[Problem to solve]
Only the lines from the one bearing "Examining this captured" to the final line should be transcribed, exactly and with both ends included. Pictures are to be left out.

[Data for this exercise]
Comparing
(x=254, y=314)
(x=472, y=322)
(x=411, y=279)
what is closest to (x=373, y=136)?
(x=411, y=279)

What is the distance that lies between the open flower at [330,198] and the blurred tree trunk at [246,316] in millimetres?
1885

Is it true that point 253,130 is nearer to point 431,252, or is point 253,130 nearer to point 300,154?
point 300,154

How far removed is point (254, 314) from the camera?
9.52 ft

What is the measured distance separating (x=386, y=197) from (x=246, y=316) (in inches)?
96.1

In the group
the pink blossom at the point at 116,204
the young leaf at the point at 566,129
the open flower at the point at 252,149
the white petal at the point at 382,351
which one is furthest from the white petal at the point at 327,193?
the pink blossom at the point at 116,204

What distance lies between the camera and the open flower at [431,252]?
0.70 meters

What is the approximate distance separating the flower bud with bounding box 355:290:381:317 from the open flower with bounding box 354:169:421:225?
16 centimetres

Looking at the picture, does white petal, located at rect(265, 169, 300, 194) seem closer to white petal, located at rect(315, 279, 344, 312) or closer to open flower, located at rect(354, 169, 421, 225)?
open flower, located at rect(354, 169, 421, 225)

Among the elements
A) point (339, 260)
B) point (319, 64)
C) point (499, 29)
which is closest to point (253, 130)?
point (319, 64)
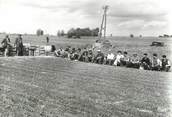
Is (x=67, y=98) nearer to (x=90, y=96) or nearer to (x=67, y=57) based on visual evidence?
(x=90, y=96)

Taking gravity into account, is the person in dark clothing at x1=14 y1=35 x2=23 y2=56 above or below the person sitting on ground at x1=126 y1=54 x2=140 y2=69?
above

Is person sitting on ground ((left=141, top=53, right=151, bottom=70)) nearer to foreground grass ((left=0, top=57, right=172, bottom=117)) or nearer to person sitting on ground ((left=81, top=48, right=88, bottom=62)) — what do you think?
person sitting on ground ((left=81, top=48, right=88, bottom=62))

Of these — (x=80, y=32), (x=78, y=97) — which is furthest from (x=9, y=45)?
(x=80, y=32)

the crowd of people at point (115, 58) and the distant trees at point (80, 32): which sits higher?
the distant trees at point (80, 32)

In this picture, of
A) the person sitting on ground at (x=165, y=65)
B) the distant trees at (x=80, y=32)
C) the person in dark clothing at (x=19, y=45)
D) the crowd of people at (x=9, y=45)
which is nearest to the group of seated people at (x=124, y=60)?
the person sitting on ground at (x=165, y=65)

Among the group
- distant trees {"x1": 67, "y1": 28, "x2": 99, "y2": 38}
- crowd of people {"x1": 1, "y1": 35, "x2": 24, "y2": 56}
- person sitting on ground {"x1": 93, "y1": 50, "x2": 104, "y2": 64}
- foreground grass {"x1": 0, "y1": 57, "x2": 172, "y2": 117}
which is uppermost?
distant trees {"x1": 67, "y1": 28, "x2": 99, "y2": 38}

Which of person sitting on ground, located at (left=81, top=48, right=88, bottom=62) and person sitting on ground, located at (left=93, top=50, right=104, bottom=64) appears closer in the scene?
person sitting on ground, located at (left=93, top=50, right=104, bottom=64)

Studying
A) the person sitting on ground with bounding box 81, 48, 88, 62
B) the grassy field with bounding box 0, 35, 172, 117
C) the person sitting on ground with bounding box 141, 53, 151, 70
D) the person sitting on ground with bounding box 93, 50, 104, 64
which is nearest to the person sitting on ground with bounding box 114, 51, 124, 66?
the person sitting on ground with bounding box 93, 50, 104, 64

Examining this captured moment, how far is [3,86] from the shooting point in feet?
31.0

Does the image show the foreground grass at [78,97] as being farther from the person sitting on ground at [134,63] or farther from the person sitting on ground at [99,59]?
the person sitting on ground at [99,59]

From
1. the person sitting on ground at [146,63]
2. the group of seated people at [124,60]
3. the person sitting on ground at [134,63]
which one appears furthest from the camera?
the person sitting on ground at [134,63]

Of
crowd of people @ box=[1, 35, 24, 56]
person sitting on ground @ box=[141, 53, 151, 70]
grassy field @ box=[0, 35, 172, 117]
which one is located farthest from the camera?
crowd of people @ box=[1, 35, 24, 56]

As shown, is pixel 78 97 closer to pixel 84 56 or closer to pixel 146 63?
pixel 146 63

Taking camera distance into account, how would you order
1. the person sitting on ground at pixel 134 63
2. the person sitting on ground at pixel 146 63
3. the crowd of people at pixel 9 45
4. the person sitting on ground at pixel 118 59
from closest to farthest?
the person sitting on ground at pixel 146 63
the person sitting on ground at pixel 134 63
the person sitting on ground at pixel 118 59
the crowd of people at pixel 9 45
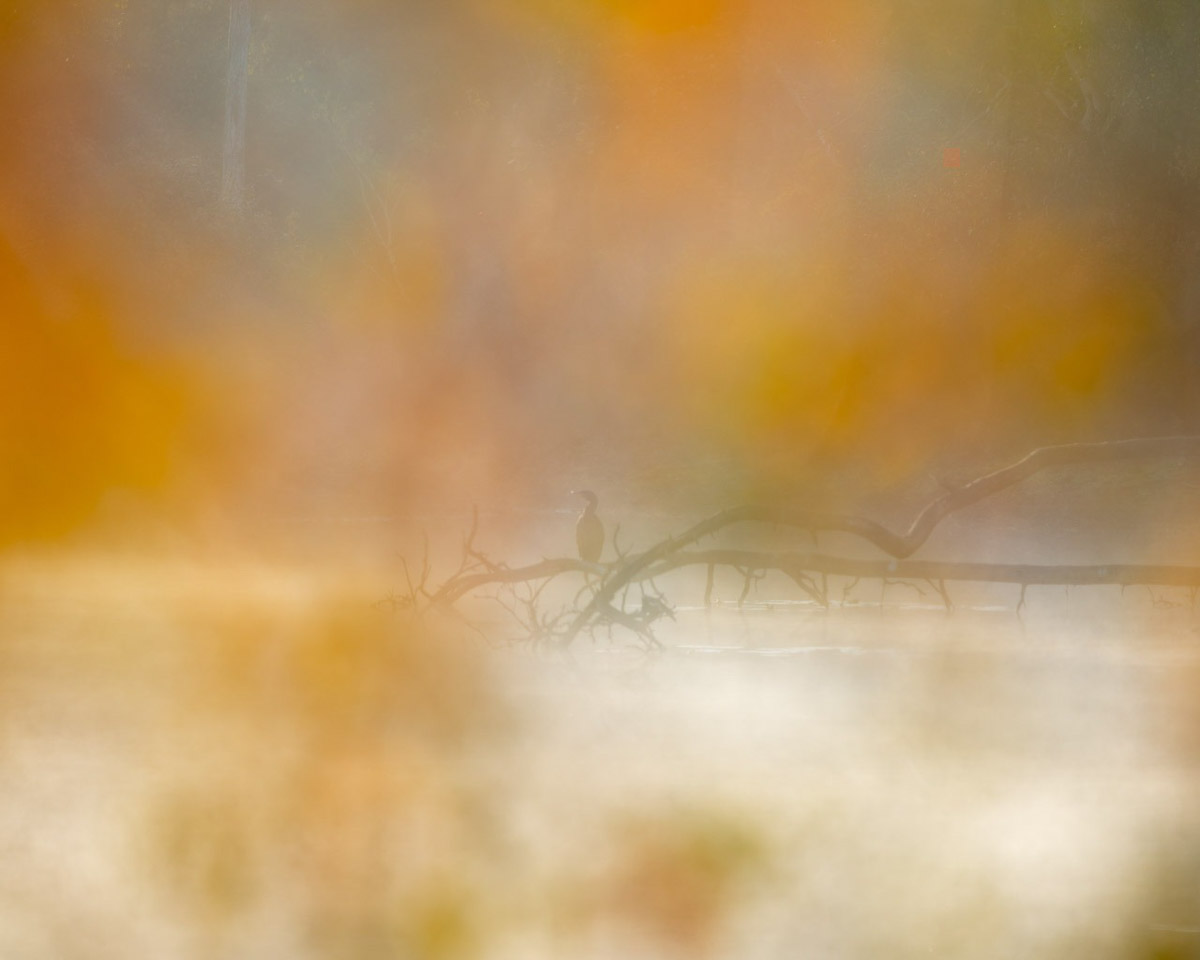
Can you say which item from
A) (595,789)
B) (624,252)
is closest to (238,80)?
(624,252)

[Answer to the task]
Examining this captured moment, how far is [3,86] from the shooting point in feet?
31.0

Does the image show the foreground grass at [78,97] as being farther from the person sitting on ground at [134,63] or farther from the person sitting on ground at [99,59]?
the person sitting on ground at [99,59]

From
1. the person sitting on ground at [146,63]
2. the group of seated people at [124,60]
3. the person sitting on ground at [134,63]
which one appears furthest from the camera?
the person sitting on ground at [134,63]

Of
crowd of people @ box=[1, 35, 24, 56]
person sitting on ground @ box=[141, 53, 151, 70]
grassy field @ box=[0, 35, 172, 117]
which one is located farthest from the camera?
crowd of people @ box=[1, 35, 24, 56]

As shown, is pixel 78 97 closer to pixel 84 56 or closer to pixel 146 63?
pixel 146 63

Taking camera distance into account, how would you order
1. the person sitting on ground at pixel 134 63
2. the person sitting on ground at pixel 146 63
3. the crowd of people at pixel 9 45
4. the person sitting on ground at pixel 118 59
from closest to farthest?
the person sitting on ground at pixel 146 63
the person sitting on ground at pixel 134 63
the person sitting on ground at pixel 118 59
the crowd of people at pixel 9 45
Can you say which item from
A) (595,789)
B) (624,252)
is closest to (238,80)?
(624,252)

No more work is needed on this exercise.